__TASK DETAILS__. Reproduce every line of the listing below verbatim, omitting the pictures.

Stored entries
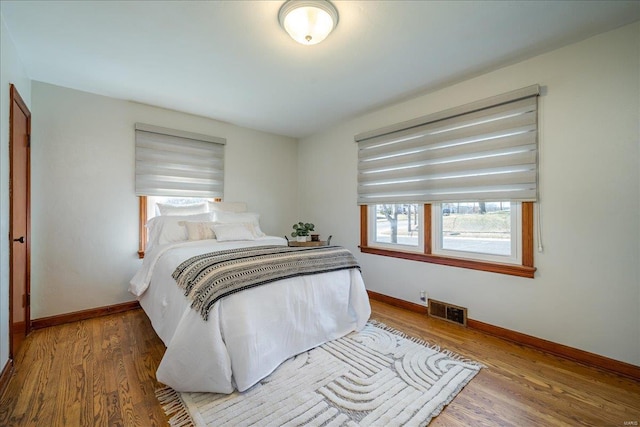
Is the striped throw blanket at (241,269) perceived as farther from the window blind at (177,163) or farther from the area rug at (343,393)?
the window blind at (177,163)

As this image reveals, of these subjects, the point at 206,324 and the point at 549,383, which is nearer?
the point at 206,324

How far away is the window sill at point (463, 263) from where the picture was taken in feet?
7.41

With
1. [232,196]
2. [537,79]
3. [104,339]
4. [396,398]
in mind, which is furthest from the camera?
[232,196]

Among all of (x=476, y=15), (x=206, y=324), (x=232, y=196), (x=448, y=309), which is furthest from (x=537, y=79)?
(x=232, y=196)

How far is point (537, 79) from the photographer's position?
219cm

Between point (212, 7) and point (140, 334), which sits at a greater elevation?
point (212, 7)

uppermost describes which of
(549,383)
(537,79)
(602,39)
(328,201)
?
(602,39)

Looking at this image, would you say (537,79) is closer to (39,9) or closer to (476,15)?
(476,15)

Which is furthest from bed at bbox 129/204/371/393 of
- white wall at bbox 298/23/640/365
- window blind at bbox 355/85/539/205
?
white wall at bbox 298/23/640/365

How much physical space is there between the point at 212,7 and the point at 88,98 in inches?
84.5

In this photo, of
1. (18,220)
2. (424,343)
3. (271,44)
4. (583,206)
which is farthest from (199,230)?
(583,206)

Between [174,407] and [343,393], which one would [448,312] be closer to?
[343,393]

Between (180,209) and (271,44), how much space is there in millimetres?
2158

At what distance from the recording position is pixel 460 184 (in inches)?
102
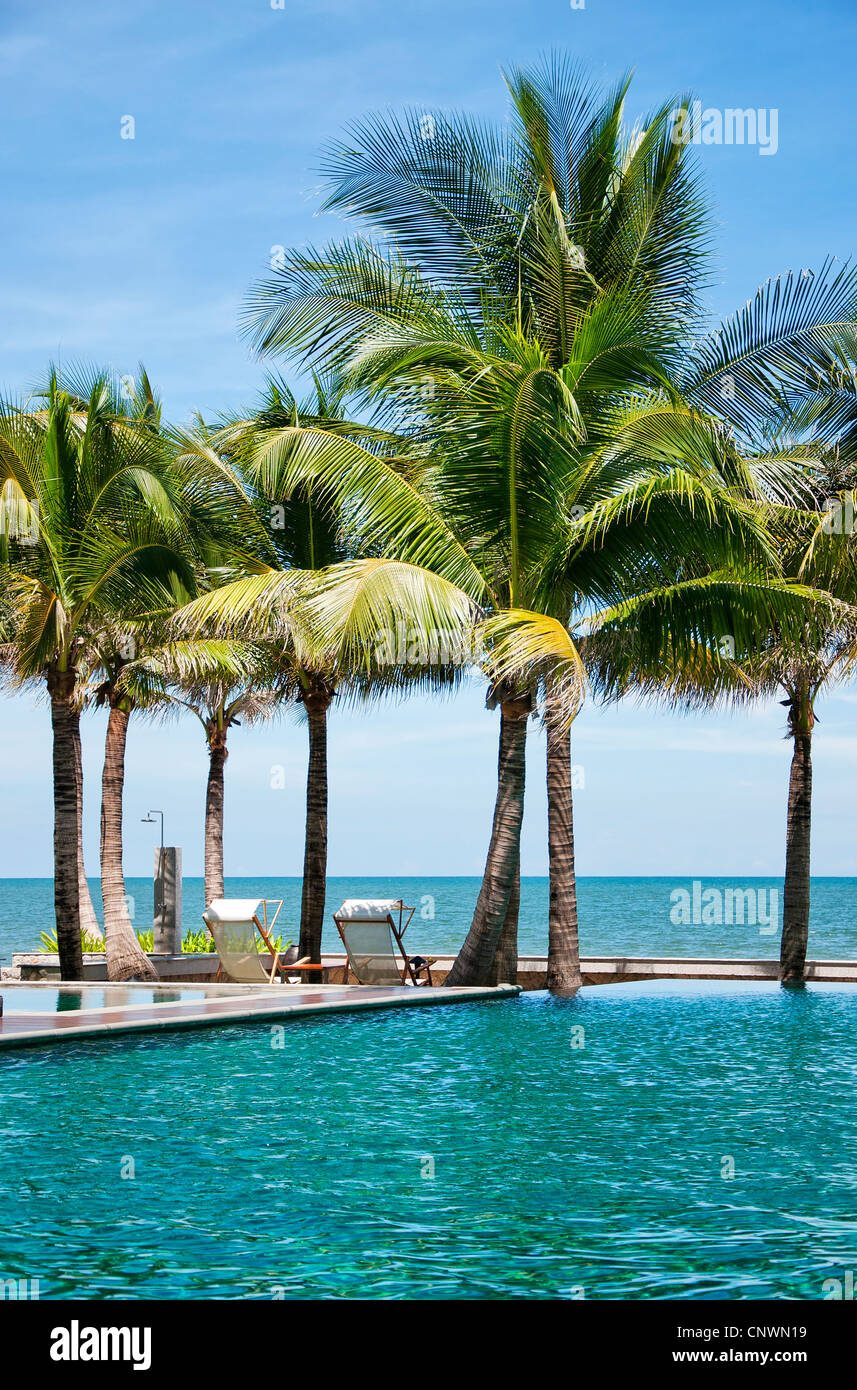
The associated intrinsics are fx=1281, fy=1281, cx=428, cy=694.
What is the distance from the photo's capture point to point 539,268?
14.8 metres

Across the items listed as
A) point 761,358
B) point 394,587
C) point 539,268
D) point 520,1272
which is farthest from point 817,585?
point 520,1272

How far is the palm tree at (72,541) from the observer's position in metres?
14.5

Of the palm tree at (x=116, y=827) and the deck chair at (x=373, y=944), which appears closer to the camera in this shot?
the deck chair at (x=373, y=944)

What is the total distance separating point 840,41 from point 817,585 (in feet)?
23.5

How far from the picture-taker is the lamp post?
2242 cm

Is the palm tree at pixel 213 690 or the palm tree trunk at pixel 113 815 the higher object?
the palm tree at pixel 213 690

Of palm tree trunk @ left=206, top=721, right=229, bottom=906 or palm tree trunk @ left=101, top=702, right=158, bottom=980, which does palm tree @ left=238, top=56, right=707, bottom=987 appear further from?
palm tree trunk @ left=206, top=721, right=229, bottom=906

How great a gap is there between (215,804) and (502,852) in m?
12.7

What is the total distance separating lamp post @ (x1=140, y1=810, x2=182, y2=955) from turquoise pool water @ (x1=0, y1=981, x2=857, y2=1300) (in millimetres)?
11502

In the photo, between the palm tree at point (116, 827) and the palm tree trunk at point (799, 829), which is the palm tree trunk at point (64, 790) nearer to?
the palm tree at point (116, 827)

__ANSWER IN FULL__.
Is the striped throw blanket at (241,269) perceived as farther from the window blind at (177,163) or farther from the area rug at (343,393)?
the window blind at (177,163)

As this image reveals, of these subjects, the point at 206,324 and the point at 549,383, which is nearer?
the point at 206,324

How far away is the window sill at point (463, 263) from where the picture was taken in feet?
7.41

With
1. [232,196]
2. [537,79]
3. [104,339]
4. [396,398]
in mind, which is furthest from the camera?
[232,196]

Among all of (x=476, y=15), (x=206, y=324), (x=232, y=196), (x=448, y=309), which is furthest from (x=537, y=79)?
(x=232, y=196)

How far is point (537, 79) from the photographer's position?
219cm

Between point (212, 7) and point (140, 334), which sits at a greater elevation?
point (212, 7)

uppermost describes which of
(549,383)
(537,79)
(602,39)
(328,201)
?
(602,39)

Looking at this image, would you say (537,79) is closer to (39,9) or closer to (476,15)?
(476,15)

Which is furthest from bed at bbox 129/204/371/393 of
- white wall at bbox 298/23/640/365
- window blind at bbox 355/85/539/205
?
white wall at bbox 298/23/640/365

How much physical space is there between the point at 212,7 and the point at 88,98 in inches?
84.5

In this photo, of
1. (18,220)
2. (424,343)
3. (271,44)
4. (583,206)
which is farthest from (199,230)?
(583,206)

Between [174,407] and [343,393], which one would [448,312] be closer to?
[343,393]

Between (180,209) and (271,44), how much space is there in millimetres?
2158

At what distance from the recording position is pixel 460 184 (in inches)?
102
The associated intrinsics are fx=1281, fy=1281, cx=428, cy=694.
What is the distance from the photo's capture point to point 539,268?
14.8 metres

Across the items listed as
A) point 761,358
B) point 394,587
C) point 539,268
D) point 520,1272
which is farthest from point 817,585?
point 520,1272

How far is the palm tree at (72,541) from the observer's position in metres?
14.5

Of the palm tree at (x=116, y=827) and the deck chair at (x=373, y=944), which appears closer to the camera in this shot?
the deck chair at (x=373, y=944)

What is the total distance separating point 840,41 from point 817,585 (in feet)?
23.5

How far from the picture-taker is the lamp post?
2242 cm

Is the palm tree at pixel 213 690 or the palm tree trunk at pixel 113 815 the higher object?
the palm tree at pixel 213 690

Of palm tree trunk @ left=206, top=721, right=229, bottom=906 or palm tree trunk @ left=101, top=702, right=158, bottom=980, which does palm tree @ left=238, top=56, right=707, bottom=987 appear further from?
palm tree trunk @ left=206, top=721, right=229, bottom=906

How great a gap is there between (215,804) and (502,852) in m?
12.7

What is the total distance separating lamp post @ (x1=140, y1=810, x2=182, y2=955) from turquoise pool water @ (x1=0, y1=981, x2=857, y2=1300) (in millimetres)?
11502

In the photo, between the palm tree at point (116, 827) and the palm tree trunk at point (799, 829), which is the palm tree trunk at point (64, 790) nearer to?
the palm tree at point (116, 827)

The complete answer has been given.